[EDITORIALS]Iraq needs continued supportAn election in Iraq that will decide the future of the country and featured 60 percent voter turnout has just ended.
This election is a meaningful event because Iraqi people had participated in practicing their country’s sovereign power for the first time in half a century. And the election was held under the principles of a democratic election: Everyone casts a ballot in a direct, equal, universal and secret elections.
Despite sporadic attacks by insurgents and a collective boycott by Sunni Muslims, the election can be seen as a new chapter in the building of a new Iraq.
For the first time Iraqis voted for several candidates out of their own free will.
Especially, the fact that the voter turnout of 60 percent is even higher than many other countries carries a special meaning.
This demonstrates that even though the current situation is unstable, Iraqis are having high hopes for building democracy rather than seeing another Saddam Hussein type of regime.
It is, however, a bit too early to say definitively that the election was a “resounding success” and a historical achievement, as U.S. President George W. Bush called it.
What is more important is the internal management of the country. There are still insurgents who will not accept the election results and keep terrorizing people. The participation of the Sunnis in governing of the country has to be urged as well.
When the Iraqi National Assembly opens, Iraq will establish an interim government and a constitution. On October 15, through a general vote, a constitution will be voted on and general elections are scheduled to take place on December 15.

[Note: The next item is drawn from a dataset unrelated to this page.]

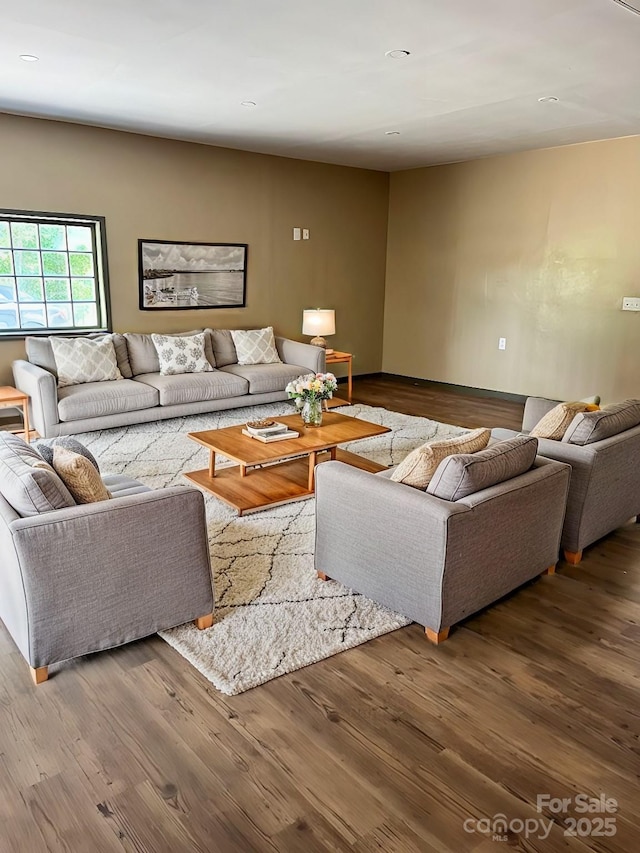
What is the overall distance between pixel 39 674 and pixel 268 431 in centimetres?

This period will decide the fate of Iraq.
Thus, the international community needs to actively support this election so that democracy can really set its roots. This is why France, which strongly opposed a war in Iraq by the United States, hailed the elections as “a success for the international community.”
For Korea, which deployed troops in Iraq, it is important to put in every effort so that Iraq can become a stable country as soon as possible.
In order to achieve this goal and also for democracy to take hold in Iraq, countries such as France that do not have troops deployed to Iraq need to show support as well.